家庭联产承包制打响了改革开放的第一炮,村民也从计划经济时代集体主义等理想状态中脱离解放,伴随着改革开放,他们的家庭和个人利益意识也进一步发展。而实行家庭联产承包责任制以来,村庄的自治权力进一步扩大,而国家对乡村的控制也有所削弱,但国家对村庄的干预力还是一直存在的。而村干部就成了国家在乡村的“代理人”。“他们自身既属于村民群体又是村民的对立面。这在很大程度上影响了村委会这一组织作为公共空间的纯净性,因为它不得不受制于公共权力的干预和扰动。进一步讲,这一不纯净的公共空间又会影响到村庄社会内部其他公共空间存在和发展,至少它不能很好地统合更低层面和更小范围的公共空间。这些特点一方面制约着乡村社会本身的发展,另一方面也导致了国家与乡村社会之间的矛盾和冲突。”

- - - -

- **任务要求**: 接着上面这段讲村干部与乡村公共空间的文字,从其最后一句之后续写下去。

- **数据摘录**:

- - - -

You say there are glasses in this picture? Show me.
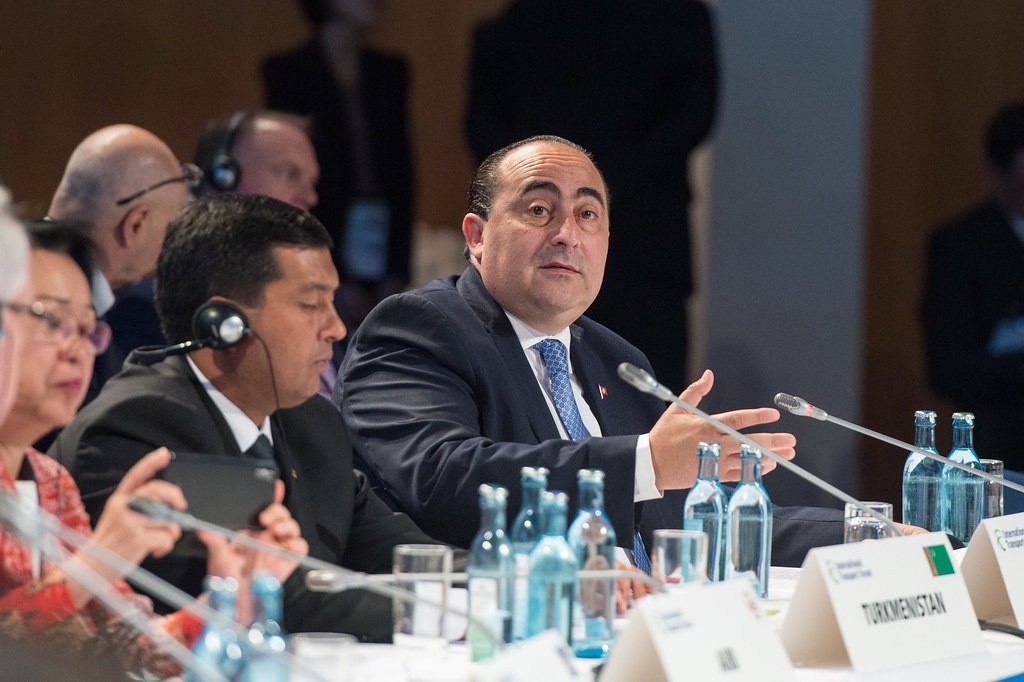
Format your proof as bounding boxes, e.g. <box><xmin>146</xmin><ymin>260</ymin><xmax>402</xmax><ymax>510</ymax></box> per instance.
<box><xmin>6</xmin><ymin>301</ymin><xmax>112</xmax><ymax>354</ymax></box>
<box><xmin>117</xmin><ymin>162</ymin><xmax>204</xmax><ymax>207</ymax></box>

- - - -

- **本题输出**:
而随着乡村的改革开放,乡村社会的劳动力也向大城市流入,当青壮年劳动力缺失时,乡村的发展就更面临着支撑不足等窘境。国家对乡村的支持力也不足,财力支持等综合力量的缺乏弱化了乡村社会,但是目前乡村社会的自生力量还未成熟。

自封建社会时期,在“家产官僚制”影响下,由于国家不可能对村庄的控制面面俱到,所以在中央集权的体制下,村庄也留存着一定自主权。村庄中的公共空间也越来越少,以前作为优势的公共空间的功能也弱化了,村庄社区由以前的“熟人化社会”,变为“半熟人化”社会,村民间的交流少了、串门少了,而误解多了、隔阂多了。迫于市场经济下的压力,村民也日趋于理性化,这与计划经济时代社会组织严密,农民强烈的集体感相比,目前村民的集体荣誉感大大削弱。村民也有各自的打算,不少村民将能离开村庄,到城市发展作为自己的奋斗目标。村庄被削弱的核心力以及向心力让乡村缺乏进一步建设的内在动力。

(二)当下乡村秩序整合具体形态:村庄类型分析。由于村庄社会结构和经济发展的差异,每个村庄的市场力量的潜力和村庄的内实力不等,在国家、市场和社会这三者的交互作用下,会形成不同的村庄类型。以下将会对不同的乡村秩序进行分类,分别是协同发展型、自负冷漠性、传统乡土型、行政依附型等类型。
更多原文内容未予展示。